Criado pela Lei nº 10.097/2000, o programa determina que empresas de médio e grande porte contratem aprendizes entre 14 e 24 anos, exceto pessoas com deficiência, que não têm limite máximo de idade. O contrato é especial, com duração de até dois anos, registro em carteira, jornada reduzida e direitos como 13º salário, férias e recolhimento de FGTS.
O advogado trabalhista João Henrique Matos explica que o Jovem Aprendiz possui vínculo empregatício formal. “Não se trata de estágio. O aprendiz tem carteira assinada, salário e direitos assegurados. É uma modalidade de contratação com foco na formação profissional”, afirma.
Além da experiência profissional, o jovem aprendiz também contribui para a Previdência Social. Esse período conta como tempo de contribuição, podendo ser utilizado futuramente para aposentadoria ou outros benefícios previdenciários.
Na área previdenciária, outro tema que tem gerado dúvidas envolve pessoas com doenças consideradas ocultas ou de difícil comprovação, como fibromialgia, depressão, transtornos de ansiedade, doenças autoimunes e patologias crônicas. Embora não apresentem sinais físicos evidentes, essas condições podem comprometer a capacidade laboral.
A advogada previdenciária Mariana Torres esclarece que o fator determinante para concessão de benefício é a incapacidade para o trabalho. “O INSS não analisa apenas o diagnóstico, mas se a doença impede o exercício da atividade profissional. A perícia médica é decisiva”, explica.
Entre os benefícios possíveis estão o auxílio por incapacidade temporária, antigo auxílio-doença, e a aposentadoria por incapacidade permanente, quando a condição é irreversível.

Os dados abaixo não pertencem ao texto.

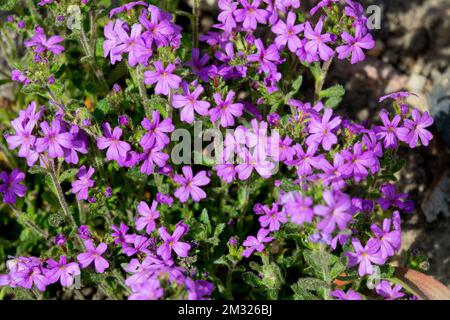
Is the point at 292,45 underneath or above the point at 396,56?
above

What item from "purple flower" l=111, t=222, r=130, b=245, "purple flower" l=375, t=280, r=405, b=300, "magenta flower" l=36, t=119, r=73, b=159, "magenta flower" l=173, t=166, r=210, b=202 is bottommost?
"purple flower" l=375, t=280, r=405, b=300

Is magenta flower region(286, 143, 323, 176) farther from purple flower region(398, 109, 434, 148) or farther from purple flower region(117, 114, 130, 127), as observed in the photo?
purple flower region(117, 114, 130, 127)

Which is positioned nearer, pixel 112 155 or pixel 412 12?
pixel 112 155

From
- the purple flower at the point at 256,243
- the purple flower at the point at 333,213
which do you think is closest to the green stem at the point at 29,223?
the purple flower at the point at 256,243

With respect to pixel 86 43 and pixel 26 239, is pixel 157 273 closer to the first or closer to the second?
pixel 86 43

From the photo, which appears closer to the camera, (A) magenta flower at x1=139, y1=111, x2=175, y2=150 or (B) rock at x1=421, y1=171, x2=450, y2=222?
(A) magenta flower at x1=139, y1=111, x2=175, y2=150

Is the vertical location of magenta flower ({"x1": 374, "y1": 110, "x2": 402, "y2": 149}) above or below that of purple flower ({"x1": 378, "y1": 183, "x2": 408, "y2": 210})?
above

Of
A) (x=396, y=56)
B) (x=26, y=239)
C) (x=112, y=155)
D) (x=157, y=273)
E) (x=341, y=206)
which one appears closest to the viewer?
(x=341, y=206)

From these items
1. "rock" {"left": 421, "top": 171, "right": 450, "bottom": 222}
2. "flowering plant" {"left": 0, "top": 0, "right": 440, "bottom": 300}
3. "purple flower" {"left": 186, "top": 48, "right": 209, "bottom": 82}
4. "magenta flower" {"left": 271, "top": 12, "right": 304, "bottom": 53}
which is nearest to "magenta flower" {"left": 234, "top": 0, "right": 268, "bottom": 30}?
"flowering plant" {"left": 0, "top": 0, "right": 440, "bottom": 300}
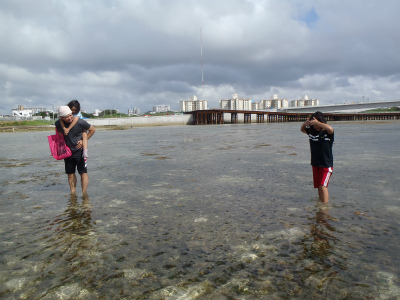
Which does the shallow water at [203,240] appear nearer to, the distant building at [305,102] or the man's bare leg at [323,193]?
the man's bare leg at [323,193]

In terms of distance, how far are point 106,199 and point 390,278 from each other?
457 cm

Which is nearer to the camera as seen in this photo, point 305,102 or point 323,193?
point 323,193

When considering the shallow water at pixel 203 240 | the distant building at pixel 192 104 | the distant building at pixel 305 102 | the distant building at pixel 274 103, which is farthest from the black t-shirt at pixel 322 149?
the distant building at pixel 305 102

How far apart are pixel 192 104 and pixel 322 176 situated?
7044 inches

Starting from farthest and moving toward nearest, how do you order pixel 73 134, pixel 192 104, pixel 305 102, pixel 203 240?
pixel 305 102
pixel 192 104
pixel 73 134
pixel 203 240

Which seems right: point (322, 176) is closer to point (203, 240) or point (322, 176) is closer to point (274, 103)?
point (203, 240)

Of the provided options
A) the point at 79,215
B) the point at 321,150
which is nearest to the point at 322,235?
the point at 321,150

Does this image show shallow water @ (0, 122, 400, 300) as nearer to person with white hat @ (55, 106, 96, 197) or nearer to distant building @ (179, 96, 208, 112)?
person with white hat @ (55, 106, 96, 197)

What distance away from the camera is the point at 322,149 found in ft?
15.4

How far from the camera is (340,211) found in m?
4.36

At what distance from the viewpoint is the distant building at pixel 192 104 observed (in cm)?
17650

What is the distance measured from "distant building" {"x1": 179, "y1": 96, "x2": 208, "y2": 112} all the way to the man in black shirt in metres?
171

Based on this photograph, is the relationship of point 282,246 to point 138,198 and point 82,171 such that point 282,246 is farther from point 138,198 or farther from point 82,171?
point 82,171

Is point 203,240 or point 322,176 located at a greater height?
point 322,176
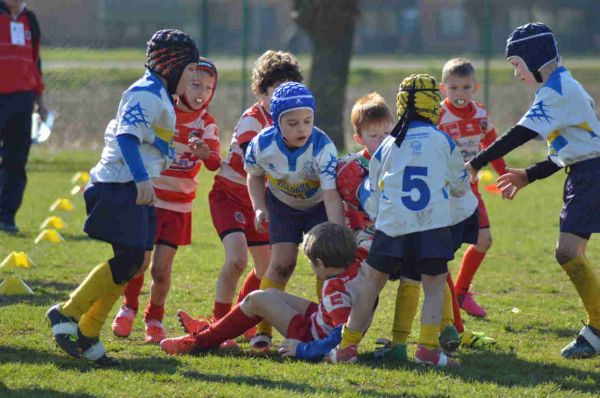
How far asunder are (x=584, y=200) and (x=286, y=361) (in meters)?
1.93

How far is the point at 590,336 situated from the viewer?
5965 millimetres

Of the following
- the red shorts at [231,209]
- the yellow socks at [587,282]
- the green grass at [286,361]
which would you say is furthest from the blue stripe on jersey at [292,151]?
the yellow socks at [587,282]

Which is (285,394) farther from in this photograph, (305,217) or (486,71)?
(486,71)

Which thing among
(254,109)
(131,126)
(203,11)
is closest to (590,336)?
(254,109)

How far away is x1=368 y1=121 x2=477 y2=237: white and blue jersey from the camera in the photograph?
5.42 meters

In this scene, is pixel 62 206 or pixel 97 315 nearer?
pixel 97 315

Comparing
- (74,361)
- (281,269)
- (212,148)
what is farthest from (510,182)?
(74,361)

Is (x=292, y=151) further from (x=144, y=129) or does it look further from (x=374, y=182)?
(x=144, y=129)

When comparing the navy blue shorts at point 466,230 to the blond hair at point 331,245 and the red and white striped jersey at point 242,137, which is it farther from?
the red and white striped jersey at point 242,137

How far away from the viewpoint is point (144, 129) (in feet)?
17.7

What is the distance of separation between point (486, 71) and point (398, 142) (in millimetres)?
13367

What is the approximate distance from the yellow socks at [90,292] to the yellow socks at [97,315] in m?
0.04

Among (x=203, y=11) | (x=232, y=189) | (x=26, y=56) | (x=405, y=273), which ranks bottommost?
(x=405, y=273)

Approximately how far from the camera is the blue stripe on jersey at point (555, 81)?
586 centimetres
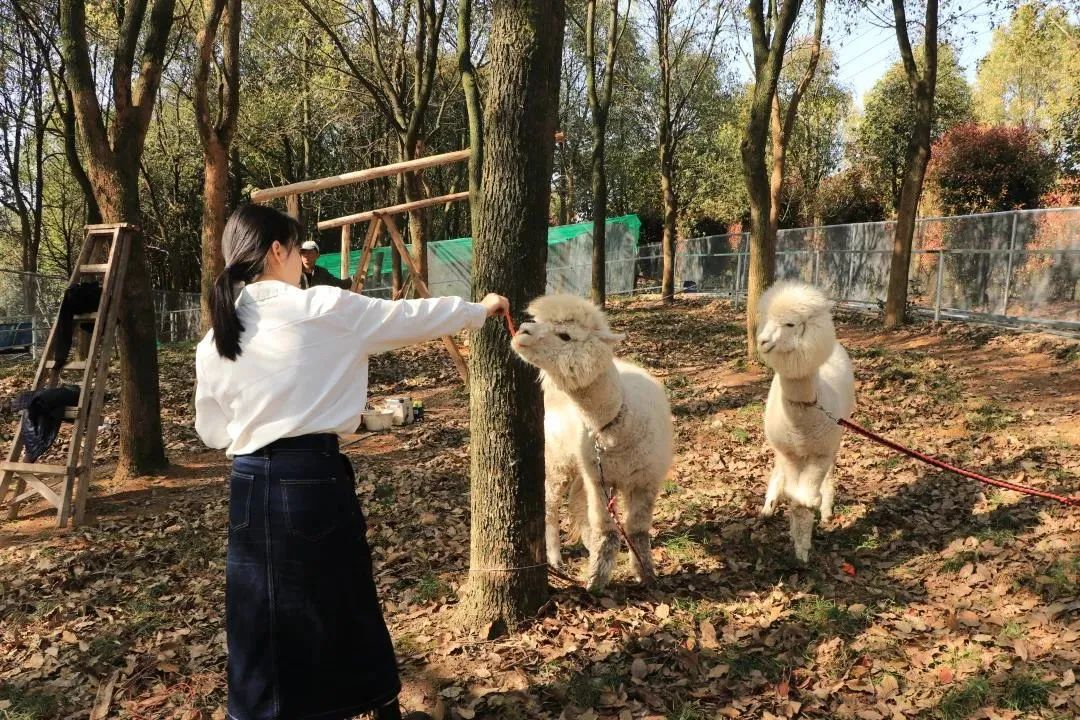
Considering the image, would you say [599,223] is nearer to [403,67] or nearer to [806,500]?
[403,67]

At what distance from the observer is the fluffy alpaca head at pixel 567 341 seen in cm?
367

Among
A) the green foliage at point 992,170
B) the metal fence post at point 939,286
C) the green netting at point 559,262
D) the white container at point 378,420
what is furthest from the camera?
the green netting at point 559,262

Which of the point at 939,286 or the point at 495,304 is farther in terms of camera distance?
the point at 939,286

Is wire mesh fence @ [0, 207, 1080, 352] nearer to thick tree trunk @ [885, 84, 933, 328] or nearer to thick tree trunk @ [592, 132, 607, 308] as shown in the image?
thick tree trunk @ [885, 84, 933, 328]

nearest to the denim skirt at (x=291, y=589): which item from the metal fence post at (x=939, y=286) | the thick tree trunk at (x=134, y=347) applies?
the thick tree trunk at (x=134, y=347)

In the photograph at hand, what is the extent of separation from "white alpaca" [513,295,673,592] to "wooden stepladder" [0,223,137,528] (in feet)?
13.7

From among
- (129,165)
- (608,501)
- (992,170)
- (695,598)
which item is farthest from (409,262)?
(992,170)

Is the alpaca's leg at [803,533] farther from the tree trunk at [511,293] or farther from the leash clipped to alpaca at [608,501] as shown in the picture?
the tree trunk at [511,293]

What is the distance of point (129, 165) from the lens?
23.4 feet

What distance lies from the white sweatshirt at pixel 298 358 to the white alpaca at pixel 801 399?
2.98 meters

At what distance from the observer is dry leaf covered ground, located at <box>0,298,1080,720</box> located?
3.40 metres

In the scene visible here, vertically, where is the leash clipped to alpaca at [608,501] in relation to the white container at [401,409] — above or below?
above

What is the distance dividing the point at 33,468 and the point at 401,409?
4.07m

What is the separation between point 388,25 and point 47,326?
1114 cm
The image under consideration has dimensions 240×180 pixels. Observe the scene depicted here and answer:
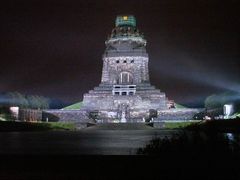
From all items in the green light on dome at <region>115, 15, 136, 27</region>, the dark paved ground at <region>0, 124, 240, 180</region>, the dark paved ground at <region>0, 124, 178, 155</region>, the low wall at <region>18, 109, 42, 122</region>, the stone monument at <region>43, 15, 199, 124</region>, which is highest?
the green light on dome at <region>115, 15, 136, 27</region>

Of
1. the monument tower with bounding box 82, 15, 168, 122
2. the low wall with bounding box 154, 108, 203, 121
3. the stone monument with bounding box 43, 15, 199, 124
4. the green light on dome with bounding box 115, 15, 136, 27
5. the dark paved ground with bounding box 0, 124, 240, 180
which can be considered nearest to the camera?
the dark paved ground with bounding box 0, 124, 240, 180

Para ter direito, o segurado precisa estar contribuindo ou dentro do período de graça e apresentar laudos médicos atualizados.
O advogado Ricardo Almeida, especialista em Direito Previdenciário, ressalta que muitos pedidos são negados por falhas na documentação. “Laudos detalhados, exames complementares e histórico médico consistente são fundamentais. Em alguns casos, é necessário recorrer à Justiça para garantir o direito”, afirma.
Caso um jovem aprendiz fique afastado por doença por mais de 15 dias consecutivos, ele também pode solicitar benefício por incapacidade temporária, desde que cumpra os requisitos exigidos pelo INSS. Durante o período de afastamento, o contrato pode ser suspenso.
Especialistas reforçam que tanto trabalhadores quanto aprendizes devem buscar orientação jurídica quando houver dúvidas sobre direitos trabalhistas e previdenciários. A informação correta pode evitar prejuízos e assegurar acesso aos benefícios previstos em lei.
A legislação brasileira garante proteção tanto na inserção inicial no mercado de trabalho quanto em situações de incapacidade. Conhecer essas regras é essencial para que jovens e trabalhadores exerçam plenamente seus direitos.